The whole thing started when I found a map of Orkney - this map of Orkney, and this thing about places to stay in Scotland in 2012 and 2013. Since I was hoping to take some time later that day to plan a trip to Oman, that's what I looked for next, and I found this, this, this, and this. That last one isn't particularly good, but the other three are solid gold. I also plan to go to Shetland at some point soon, which led me to this map of Shetland.
Now, that last one is interesting, because when I went back to look at it in the course of writing this blog post, I discovered that the website where I got it has maps of pretty much every individual geographic/political area of Scotland. I mean, just look at this page - I'm pretty sure that it's a straight up moral imperative that all of those Orkney maps wind up on my Kindle, even if I don't actually plan on visiting most of those areas. I also wanted to get a couple of maps of Scotland itself, so the fact that the website in question has an overall map of Scotland is super awesome, and will make a good addition to the Scotrail routes map. Oh, and I'll probably grab the Britrail map for good measure, too - heck, it's a pretty good map of the United Kingdom in general, regardless of whether it's focused on transport or not.
I also figured I'd download a map of Wyoming, my adopted hope state, and I got my actual home state as well. There's another place, one of my old work locations, that's great for maps, but there don't appear to be any PDF maps of it, so I may work on making one of those myself using Wikimapia and PowerPoint.

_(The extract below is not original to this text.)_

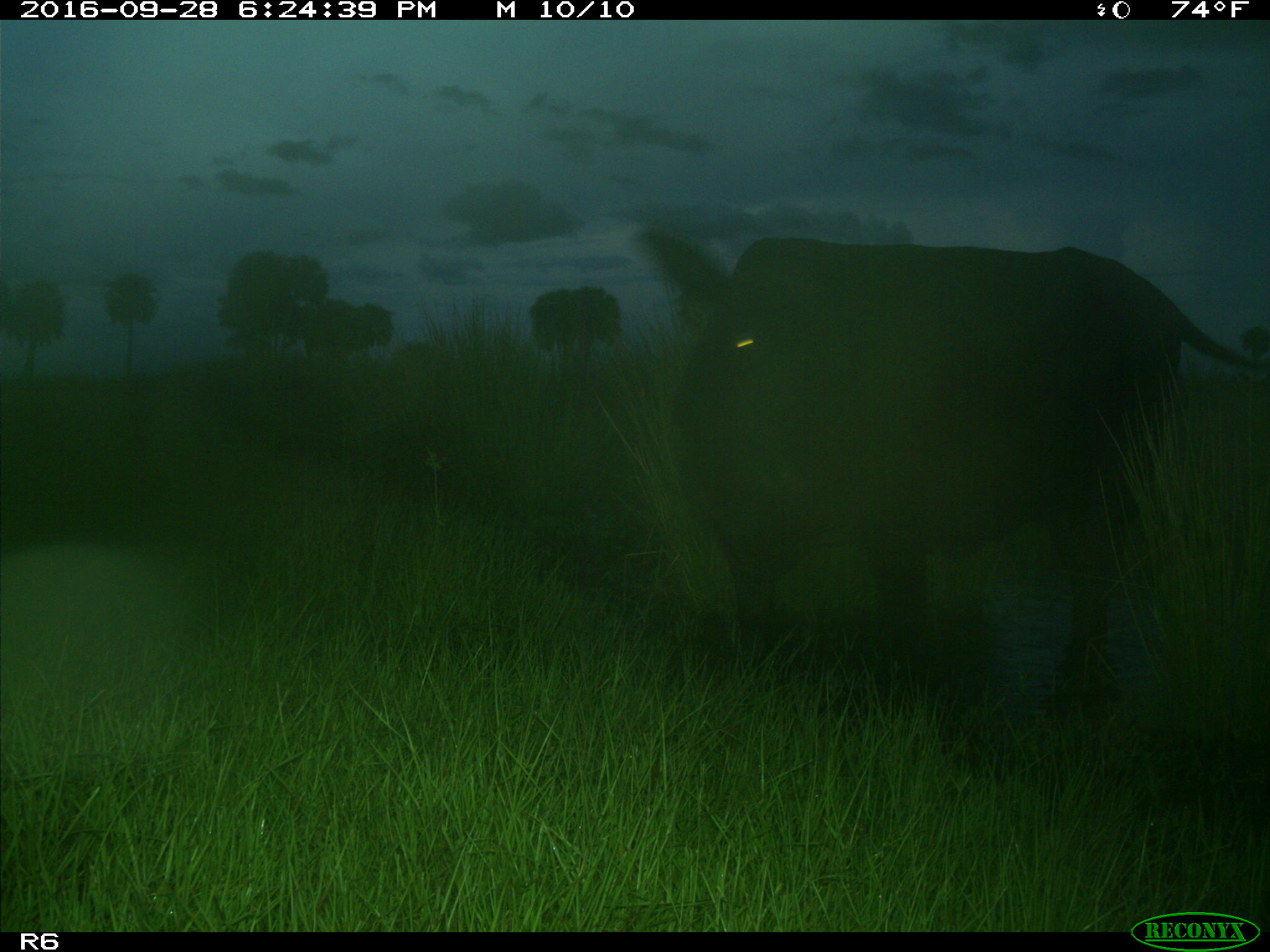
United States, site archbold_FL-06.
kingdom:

I've written before on the JTS, Ltd. blog about learning to navigate. On prior road trips, particularly my 2007 and 2010 cross-country road trips, I've used a 2007 MapQuest road atlas (which I loaned to my buddy Laud for nearly three years at one point). I still have that thing, and it may still be sitting in my vehicle back in the States. I'm really critical of reliance on dashboard GPS, and I'm a pretty staunch advocate of people learning how to navigate with an actual map, and perhaps even with a *gasp* compass (or even a handheld GPS). I realize that my mobile phones have the equivalent of foot mobile GPS, and I've used it a couple of times, so I'm not a zealot about the topic or anything - but I still think people ought to be able to navigate on their own, even if they sometimes defer to some of the technological options. I got that MapQuest road atlas in 2007, before tablets took off, so I guess all of this is to say that I find the options that I have from combining traditional maps with technology. Honestly, it sort of makes me feel like I'm pretty much carrying around the Hitchhiker's Guide to the Galaxy. (Having the World Factbook app merely underscores that feeling.)